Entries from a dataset
start

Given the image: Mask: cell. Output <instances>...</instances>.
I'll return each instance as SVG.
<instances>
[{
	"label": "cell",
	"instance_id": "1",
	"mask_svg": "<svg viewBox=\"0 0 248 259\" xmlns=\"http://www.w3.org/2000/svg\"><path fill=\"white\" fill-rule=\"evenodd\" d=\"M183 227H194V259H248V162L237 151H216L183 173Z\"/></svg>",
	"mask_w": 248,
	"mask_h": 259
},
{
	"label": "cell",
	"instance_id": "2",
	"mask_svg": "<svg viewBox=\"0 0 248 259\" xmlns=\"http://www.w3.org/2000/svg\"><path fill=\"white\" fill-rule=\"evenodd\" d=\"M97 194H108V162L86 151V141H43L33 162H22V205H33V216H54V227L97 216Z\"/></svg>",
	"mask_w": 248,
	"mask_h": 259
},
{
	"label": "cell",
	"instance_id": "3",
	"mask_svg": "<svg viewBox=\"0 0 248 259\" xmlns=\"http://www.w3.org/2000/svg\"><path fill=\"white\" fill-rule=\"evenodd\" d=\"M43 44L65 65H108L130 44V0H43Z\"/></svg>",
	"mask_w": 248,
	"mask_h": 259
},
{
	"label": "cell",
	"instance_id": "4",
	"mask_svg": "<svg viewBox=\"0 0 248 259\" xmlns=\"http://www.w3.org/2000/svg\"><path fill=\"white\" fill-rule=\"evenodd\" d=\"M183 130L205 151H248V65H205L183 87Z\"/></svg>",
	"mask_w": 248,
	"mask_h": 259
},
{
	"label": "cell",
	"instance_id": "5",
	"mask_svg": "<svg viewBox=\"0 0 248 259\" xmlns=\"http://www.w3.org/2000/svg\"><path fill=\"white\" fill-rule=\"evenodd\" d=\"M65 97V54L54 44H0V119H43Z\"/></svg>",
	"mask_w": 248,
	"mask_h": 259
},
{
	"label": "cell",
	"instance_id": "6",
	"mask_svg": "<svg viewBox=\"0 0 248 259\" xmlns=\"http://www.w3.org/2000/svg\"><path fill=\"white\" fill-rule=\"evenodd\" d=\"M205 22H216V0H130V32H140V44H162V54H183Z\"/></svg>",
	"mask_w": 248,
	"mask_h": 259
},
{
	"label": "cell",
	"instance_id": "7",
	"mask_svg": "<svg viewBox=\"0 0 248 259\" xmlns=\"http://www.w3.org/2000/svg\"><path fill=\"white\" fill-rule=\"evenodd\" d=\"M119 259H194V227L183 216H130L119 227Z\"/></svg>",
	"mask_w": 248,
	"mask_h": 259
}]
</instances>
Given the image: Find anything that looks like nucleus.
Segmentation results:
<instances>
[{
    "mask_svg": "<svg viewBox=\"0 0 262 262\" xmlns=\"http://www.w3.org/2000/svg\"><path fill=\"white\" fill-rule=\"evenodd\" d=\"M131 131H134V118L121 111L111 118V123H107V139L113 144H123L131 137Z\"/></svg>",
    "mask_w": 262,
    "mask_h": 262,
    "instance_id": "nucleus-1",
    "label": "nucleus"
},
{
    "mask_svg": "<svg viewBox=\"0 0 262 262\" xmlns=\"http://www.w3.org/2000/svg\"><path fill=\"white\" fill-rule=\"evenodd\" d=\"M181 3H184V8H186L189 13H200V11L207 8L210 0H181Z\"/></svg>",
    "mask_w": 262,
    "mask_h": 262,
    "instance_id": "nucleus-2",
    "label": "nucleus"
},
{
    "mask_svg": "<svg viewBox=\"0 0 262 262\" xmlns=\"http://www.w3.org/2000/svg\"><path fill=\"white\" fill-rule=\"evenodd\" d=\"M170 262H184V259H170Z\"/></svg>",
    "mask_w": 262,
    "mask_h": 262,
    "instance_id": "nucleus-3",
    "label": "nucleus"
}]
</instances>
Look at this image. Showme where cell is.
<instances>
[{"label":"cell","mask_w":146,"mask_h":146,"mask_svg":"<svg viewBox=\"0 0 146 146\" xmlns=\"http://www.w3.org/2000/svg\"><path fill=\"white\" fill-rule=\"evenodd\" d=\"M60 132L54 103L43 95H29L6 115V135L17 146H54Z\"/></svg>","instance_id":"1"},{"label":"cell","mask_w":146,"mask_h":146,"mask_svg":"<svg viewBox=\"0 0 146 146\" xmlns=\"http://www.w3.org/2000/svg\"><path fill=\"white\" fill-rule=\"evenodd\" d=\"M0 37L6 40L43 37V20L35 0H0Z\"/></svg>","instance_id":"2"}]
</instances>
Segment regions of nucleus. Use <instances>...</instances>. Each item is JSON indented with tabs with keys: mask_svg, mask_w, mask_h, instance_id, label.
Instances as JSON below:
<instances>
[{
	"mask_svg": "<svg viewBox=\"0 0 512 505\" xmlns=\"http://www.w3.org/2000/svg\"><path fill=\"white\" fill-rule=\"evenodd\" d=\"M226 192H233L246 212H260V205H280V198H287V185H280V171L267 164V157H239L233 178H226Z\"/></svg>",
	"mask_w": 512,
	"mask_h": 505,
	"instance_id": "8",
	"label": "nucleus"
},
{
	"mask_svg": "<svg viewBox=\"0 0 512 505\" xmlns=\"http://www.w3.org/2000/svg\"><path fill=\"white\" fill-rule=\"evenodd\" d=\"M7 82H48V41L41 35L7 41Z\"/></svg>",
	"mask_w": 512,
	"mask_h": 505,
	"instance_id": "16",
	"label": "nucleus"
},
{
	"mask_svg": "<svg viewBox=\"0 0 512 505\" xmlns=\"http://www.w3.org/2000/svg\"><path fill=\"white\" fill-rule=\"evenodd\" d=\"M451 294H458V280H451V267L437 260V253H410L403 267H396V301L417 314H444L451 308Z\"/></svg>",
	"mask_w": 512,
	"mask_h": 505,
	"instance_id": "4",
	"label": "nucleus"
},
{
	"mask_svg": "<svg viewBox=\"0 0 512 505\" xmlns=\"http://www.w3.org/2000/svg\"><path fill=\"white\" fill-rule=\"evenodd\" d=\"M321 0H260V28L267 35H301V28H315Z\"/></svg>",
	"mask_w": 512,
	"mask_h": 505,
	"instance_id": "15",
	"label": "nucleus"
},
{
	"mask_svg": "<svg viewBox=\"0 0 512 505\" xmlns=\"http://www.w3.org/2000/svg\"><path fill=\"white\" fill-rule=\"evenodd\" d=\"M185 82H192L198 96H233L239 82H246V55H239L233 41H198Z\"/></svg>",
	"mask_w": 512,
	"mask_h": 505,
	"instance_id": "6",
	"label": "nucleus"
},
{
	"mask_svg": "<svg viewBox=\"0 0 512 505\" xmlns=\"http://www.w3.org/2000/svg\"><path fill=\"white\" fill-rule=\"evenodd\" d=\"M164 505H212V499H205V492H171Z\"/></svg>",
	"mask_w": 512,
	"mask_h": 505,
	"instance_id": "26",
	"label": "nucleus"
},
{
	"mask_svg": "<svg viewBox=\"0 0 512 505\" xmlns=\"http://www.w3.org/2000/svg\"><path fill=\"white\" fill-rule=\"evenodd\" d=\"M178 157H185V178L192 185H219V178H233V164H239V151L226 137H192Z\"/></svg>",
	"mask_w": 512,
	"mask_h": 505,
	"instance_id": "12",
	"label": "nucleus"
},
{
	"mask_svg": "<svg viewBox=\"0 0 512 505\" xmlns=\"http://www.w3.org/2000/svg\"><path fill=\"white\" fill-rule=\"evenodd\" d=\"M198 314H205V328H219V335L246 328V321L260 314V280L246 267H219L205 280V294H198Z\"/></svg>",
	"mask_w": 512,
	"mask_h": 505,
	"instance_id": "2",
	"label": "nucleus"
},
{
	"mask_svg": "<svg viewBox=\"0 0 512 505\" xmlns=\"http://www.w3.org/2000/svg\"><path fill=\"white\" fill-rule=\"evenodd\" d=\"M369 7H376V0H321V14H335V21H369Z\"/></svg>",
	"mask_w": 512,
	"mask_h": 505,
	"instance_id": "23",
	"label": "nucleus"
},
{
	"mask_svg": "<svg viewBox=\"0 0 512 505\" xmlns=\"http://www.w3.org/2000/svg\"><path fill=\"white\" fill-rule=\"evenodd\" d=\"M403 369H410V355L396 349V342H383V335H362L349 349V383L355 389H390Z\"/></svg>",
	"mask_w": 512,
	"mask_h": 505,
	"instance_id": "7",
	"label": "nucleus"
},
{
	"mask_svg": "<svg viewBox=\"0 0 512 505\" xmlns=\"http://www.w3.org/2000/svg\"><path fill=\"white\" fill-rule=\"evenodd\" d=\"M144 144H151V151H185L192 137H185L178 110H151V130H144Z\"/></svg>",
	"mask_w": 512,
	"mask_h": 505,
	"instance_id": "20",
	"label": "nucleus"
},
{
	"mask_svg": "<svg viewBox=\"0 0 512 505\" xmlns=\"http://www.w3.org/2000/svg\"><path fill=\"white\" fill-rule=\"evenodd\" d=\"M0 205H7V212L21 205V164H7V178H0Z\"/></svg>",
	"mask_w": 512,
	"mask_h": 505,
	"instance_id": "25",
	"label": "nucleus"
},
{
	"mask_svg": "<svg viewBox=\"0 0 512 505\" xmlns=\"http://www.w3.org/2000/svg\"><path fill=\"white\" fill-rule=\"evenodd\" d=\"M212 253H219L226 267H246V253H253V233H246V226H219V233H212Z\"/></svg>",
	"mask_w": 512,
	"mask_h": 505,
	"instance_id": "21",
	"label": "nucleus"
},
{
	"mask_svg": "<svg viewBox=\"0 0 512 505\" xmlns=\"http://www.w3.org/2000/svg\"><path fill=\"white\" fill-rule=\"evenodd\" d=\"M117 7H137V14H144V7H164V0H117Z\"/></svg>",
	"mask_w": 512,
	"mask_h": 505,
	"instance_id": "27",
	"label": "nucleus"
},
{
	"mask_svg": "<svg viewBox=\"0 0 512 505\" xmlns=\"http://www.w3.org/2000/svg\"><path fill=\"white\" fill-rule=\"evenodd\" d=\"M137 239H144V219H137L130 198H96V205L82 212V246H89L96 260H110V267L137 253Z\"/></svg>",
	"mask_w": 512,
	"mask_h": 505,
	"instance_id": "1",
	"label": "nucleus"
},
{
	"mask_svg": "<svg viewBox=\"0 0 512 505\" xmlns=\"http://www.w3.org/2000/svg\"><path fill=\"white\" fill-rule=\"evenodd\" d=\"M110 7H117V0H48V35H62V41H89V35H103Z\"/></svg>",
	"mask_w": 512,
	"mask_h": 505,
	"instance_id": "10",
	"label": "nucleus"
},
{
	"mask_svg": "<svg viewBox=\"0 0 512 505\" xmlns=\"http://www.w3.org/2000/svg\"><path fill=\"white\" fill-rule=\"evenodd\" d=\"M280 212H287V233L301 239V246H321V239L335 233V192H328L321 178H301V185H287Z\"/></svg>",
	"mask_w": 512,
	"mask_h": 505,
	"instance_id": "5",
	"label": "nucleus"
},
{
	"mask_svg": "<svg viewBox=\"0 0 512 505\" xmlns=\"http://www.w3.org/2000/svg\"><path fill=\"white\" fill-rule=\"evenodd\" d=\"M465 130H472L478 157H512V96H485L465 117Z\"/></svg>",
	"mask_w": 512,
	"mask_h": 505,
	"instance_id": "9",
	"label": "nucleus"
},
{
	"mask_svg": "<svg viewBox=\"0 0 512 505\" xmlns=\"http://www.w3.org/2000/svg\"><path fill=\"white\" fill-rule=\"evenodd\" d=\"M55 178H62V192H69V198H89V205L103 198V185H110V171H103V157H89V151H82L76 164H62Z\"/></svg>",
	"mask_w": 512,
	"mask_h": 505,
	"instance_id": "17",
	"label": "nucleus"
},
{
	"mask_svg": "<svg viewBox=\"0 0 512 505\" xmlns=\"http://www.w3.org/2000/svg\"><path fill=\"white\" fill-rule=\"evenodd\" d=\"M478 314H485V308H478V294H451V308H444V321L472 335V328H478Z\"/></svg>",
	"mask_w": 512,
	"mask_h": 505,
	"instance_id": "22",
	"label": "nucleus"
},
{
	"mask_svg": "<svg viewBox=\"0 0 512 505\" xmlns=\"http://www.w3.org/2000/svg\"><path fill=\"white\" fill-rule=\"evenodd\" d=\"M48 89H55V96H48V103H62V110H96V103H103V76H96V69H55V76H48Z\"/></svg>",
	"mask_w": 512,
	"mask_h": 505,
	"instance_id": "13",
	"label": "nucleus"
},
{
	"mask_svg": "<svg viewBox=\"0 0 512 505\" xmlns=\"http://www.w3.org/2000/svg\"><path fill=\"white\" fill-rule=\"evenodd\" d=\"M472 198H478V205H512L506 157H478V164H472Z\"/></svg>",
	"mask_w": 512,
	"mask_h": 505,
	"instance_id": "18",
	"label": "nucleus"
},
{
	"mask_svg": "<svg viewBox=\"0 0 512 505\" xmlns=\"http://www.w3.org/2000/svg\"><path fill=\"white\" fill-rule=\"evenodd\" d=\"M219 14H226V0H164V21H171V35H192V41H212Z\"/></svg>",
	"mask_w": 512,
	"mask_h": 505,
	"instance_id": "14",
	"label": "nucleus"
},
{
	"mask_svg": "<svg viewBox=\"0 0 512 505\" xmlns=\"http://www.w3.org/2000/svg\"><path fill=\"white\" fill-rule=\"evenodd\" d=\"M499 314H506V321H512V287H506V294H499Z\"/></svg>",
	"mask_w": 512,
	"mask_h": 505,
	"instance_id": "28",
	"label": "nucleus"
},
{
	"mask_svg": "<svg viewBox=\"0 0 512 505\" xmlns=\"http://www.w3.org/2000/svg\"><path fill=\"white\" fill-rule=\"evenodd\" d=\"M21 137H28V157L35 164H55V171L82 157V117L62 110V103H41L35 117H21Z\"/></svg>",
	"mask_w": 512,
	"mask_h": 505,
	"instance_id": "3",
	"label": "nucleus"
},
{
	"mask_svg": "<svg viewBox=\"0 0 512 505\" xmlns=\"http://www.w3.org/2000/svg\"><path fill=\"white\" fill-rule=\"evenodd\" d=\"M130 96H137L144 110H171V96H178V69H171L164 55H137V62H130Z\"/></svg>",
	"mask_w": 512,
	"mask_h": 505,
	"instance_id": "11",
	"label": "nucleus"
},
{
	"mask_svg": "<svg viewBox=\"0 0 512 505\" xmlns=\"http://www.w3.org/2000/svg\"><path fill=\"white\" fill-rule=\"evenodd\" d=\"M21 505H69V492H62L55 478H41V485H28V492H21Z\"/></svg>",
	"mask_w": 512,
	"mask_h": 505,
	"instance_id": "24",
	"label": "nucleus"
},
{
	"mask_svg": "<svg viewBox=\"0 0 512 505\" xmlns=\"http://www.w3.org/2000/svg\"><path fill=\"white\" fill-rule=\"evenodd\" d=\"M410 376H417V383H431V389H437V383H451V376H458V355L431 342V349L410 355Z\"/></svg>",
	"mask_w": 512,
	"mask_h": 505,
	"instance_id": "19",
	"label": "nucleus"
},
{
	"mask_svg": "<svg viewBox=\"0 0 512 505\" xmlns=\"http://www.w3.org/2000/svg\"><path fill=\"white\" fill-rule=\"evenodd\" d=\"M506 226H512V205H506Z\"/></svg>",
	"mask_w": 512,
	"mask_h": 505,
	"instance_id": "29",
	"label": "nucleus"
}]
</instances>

end

STATED PROBLEM: Copy the entries word for word from the start through the line containing "194H108V162L86 151V141H43L33 162H22V205H33V216H54V227L97", including both ends.

ANSWER TO THIS EXERCISE:
Given the image: Mask: cell. Output <instances>...</instances>.
I'll return each instance as SVG.
<instances>
[{
	"label": "cell",
	"instance_id": "1",
	"mask_svg": "<svg viewBox=\"0 0 248 259\" xmlns=\"http://www.w3.org/2000/svg\"><path fill=\"white\" fill-rule=\"evenodd\" d=\"M183 227H194V259H248V162L237 151H216L183 173Z\"/></svg>",
	"mask_w": 248,
	"mask_h": 259
},
{
	"label": "cell",
	"instance_id": "2",
	"mask_svg": "<svg viewBox=\"0 0 248 259\" xmlns=\"http://www.w3.org/2000/svg\"><path fill=\"white\" fill-rule=\"evenodd\" d=\"M97 194H108V162L86 151V141H43L33 162H22V205H33V216H54V227L97 216Z\"/></svg>",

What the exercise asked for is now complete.